Ile Maurice: Iqbal Toofany - Huit ans après - Aucun signe de justice alors que les larmes ne cessent de couler

Dans cette rubrique hebdomadaire, nous revenons sur des disparitions, des faits divers ou des crimes qui ont été perpétrés il y a plusieurs semaines, mois, années... Des drames qui ont marqué les esprits et qui ont bouleversé des vies à tout jamais.

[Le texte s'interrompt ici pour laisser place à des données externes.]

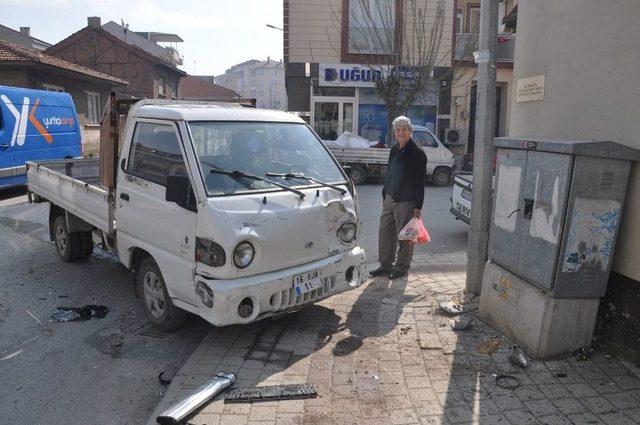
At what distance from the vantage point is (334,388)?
375 centimetres

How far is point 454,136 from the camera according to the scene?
70.1 feet

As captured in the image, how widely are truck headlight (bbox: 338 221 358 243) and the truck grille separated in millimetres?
398

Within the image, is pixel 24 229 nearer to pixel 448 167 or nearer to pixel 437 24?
pixel 448 167

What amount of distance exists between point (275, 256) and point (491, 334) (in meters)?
1.97

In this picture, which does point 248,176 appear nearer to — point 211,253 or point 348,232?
point 211,253

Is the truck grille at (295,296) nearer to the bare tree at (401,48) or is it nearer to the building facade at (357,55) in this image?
the bare tree at (401,48)

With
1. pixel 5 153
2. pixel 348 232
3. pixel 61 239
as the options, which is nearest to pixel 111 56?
pixel 5 153

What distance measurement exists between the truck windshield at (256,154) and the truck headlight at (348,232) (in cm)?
48

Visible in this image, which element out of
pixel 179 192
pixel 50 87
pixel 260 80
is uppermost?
pixel 260 80

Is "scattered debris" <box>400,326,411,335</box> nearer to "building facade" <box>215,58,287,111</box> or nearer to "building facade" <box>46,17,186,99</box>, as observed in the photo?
"building facade" <box>46,17,186,99</box>

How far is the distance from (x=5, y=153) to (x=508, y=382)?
41.2 ft

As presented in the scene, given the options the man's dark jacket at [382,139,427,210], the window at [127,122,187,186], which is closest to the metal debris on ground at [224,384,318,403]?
the window at [127,122,187,186]

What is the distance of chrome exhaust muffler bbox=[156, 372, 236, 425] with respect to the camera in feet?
10.9

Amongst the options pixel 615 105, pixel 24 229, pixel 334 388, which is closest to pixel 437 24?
pixel 24 229
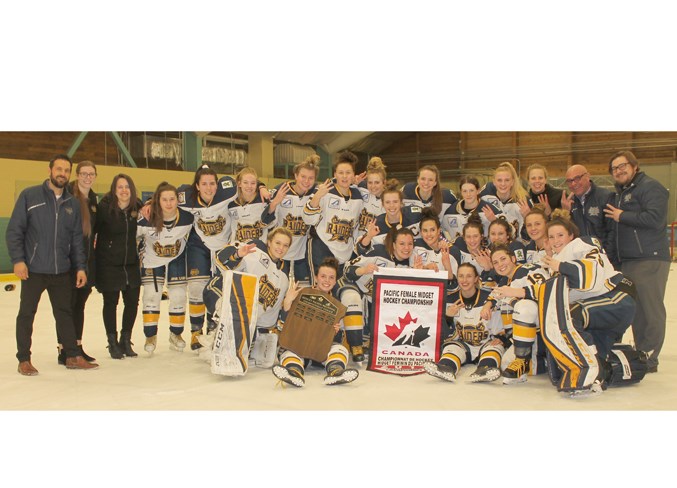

Au cours d'un matin habituel de la semaine, on la retrouve alors qu'elle s'apprête à quitter son domicile, à Vacoas, pour se rendre à son lieu de travail. Néanmoins, Amiirah Toofany nous accueille à coeur ouvert, et avec quelques larmes, alors que ses trois filles sont chargées de leurs responsabilités éducatives et professionnelles. Dans le petit coin du salon, un chien féroce nous surveille avec vigilance. Huit ans se sont écoulés. Toutefois, la douleur et l'incompréhension semblent toujours régner chez la famille Toofany alors qu'Amiirah, veuve, nous relate de nouveau la mort en détention policière de son époux, Iqbal Toofany.

L'affaire remonte au 1er mars 2015, lorsque des policiers de l'Emergency Response Service (ERS), affectés au poste de police de Bambous, avaient pris la route vers Rivière-Noire pour procéder à un exercice de stop and search à La Balise Marina, vers 23 h 30. Parmi les trois voitures contrôlées : celle à bord de laquelle se trouvait Iqbal Toofany. Lorsque ce dernier avait présenté une copie de son permis de conduire, il aurait été constaté que sa vignette d'assurance ne correspondait pas à sa plaque d'immatriculation. La raison : Iqbal Toofany avait acheté la voiture la veille et n'avait pas encore fait les démarches administratives pour transférer l'assurance à son nom. Toutefois, selon le personnel de l'ERS, ne pouvant fournir d'explication "plausible" à cette anomalie, l'homme aurait alors été soumis à une fouille corporelle, au cours de laquelle des objets "suspects" auraient été retrouvés dans sa voiture.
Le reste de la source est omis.